WHAT THE TASK REQUIRES: Print out the entries below with no edits.

--- --- ---

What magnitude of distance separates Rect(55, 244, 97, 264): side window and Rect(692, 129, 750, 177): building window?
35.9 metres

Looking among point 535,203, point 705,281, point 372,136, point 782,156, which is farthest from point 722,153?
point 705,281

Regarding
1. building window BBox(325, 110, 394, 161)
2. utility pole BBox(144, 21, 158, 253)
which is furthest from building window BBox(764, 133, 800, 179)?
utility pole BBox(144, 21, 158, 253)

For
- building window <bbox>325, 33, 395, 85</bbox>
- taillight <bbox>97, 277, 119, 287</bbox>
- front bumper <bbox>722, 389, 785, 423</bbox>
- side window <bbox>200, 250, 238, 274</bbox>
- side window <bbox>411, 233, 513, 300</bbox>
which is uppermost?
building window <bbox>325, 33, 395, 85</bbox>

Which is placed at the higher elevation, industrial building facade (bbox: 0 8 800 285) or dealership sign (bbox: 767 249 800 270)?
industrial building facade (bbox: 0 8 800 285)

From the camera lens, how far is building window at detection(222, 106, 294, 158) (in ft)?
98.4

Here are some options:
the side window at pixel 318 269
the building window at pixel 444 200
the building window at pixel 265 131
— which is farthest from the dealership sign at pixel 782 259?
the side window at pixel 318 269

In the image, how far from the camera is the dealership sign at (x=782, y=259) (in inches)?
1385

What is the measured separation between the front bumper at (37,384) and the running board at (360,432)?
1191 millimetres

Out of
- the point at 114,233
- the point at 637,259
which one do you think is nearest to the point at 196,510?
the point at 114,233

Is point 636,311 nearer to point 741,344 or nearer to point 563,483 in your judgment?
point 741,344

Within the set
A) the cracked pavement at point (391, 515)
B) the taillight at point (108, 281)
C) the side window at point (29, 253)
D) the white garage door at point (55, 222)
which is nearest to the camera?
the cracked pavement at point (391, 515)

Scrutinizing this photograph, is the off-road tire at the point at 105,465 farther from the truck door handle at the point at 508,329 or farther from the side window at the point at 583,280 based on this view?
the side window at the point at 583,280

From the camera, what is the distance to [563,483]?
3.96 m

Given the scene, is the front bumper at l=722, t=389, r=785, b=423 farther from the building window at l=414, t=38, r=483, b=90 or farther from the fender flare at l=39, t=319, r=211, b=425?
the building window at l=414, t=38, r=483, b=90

--- --- ---

WRITTEN REPLY:
What magnitude of distance separates Rect(55, 244, 97, 264): side window and Rect(692, 129, 750, 177): building window?
35.9 metres

Looking among point 535,203, point 705,281, point 372,136, point 782,156, which is farthest from point 722,153?
point 705,281

Regarding
1. building window BBox(325, 110, 394, 161)
2. utility pole BBox(144, 21, 158, 253)
which is furthest from building window BBox(764, 133, 800, 179)?
utility pole BBox(144, 21, 158, 253)

For
- building window <bbox>325, 33, 395, 85</bbox>
- taillight <bbox>97, 277, 119, 287</bbox>
- front bumper <bbox>722, 389, 785, 423</bbox>
- side window <bbox>200, 250, 238, 274</bbox>
- side window <bbox>411, 233, 513, 300</bbox>
which is uppermost?
building window <bbox>325, 33, 395, 85</bbox>

Which is placed at the higher elevation, industrial building facade (bbox: 0 8 800 285) or dealership sign (bbox: 767 249 800 270)?
industrial building facade (bbox: 0 8 800 285)

From the camera lens, how far is building window at detection(222, 106, 294, 158) (in ft)?
98.4

Here are some options:
the side window at pixel 318 269
the building window at pixel 444 200
the building window at pixel 265 131
— which is farthest from the dealership sign at pixel 782 259?
the side window at pixel 318 269

In the image, how far from the camera is the dealership sign at (x=782, y=259) (in inches)?
1385

What is the measured separation between the front bumper at (37,384) and the running board at (360,432)?
1191 millimetres

Out of
- the point at 114,233
- the point at 637,259
which one do you think is nearest to the point at 196,510?
the point at 114,233

Is point 636,311 nearer to point 741,344 or nearer to point 563,483 in your judgment?
point 741,344

Within the set
A) the cracked pavement at point (391, 515)
B) the taillight at point (108, 281)
C) the side window at point (29, 253)
D) the white garage door at point (55, 222)
which is nearest to the camera?
the cracked pavement at point (391, 515)

Scrutinizing this photograph, is the off-road tire at the point at 105,465 farther from the truck door handle at the point at 508,329 or farther from the side window at the point at 583,280 based on this view?
the side window at the point at 583,280

From the camera, what is the distance to [563,483]?
3.96 m

Given the scene, is the front bumper at l=722, t=389, r=785, b=423 farther from the building window at l=414, t=38, r=483, b=90 or farther from the fender flare at l=39, t=319, r=211, b=425?
the building window at l=414, t=38, r=483, b=90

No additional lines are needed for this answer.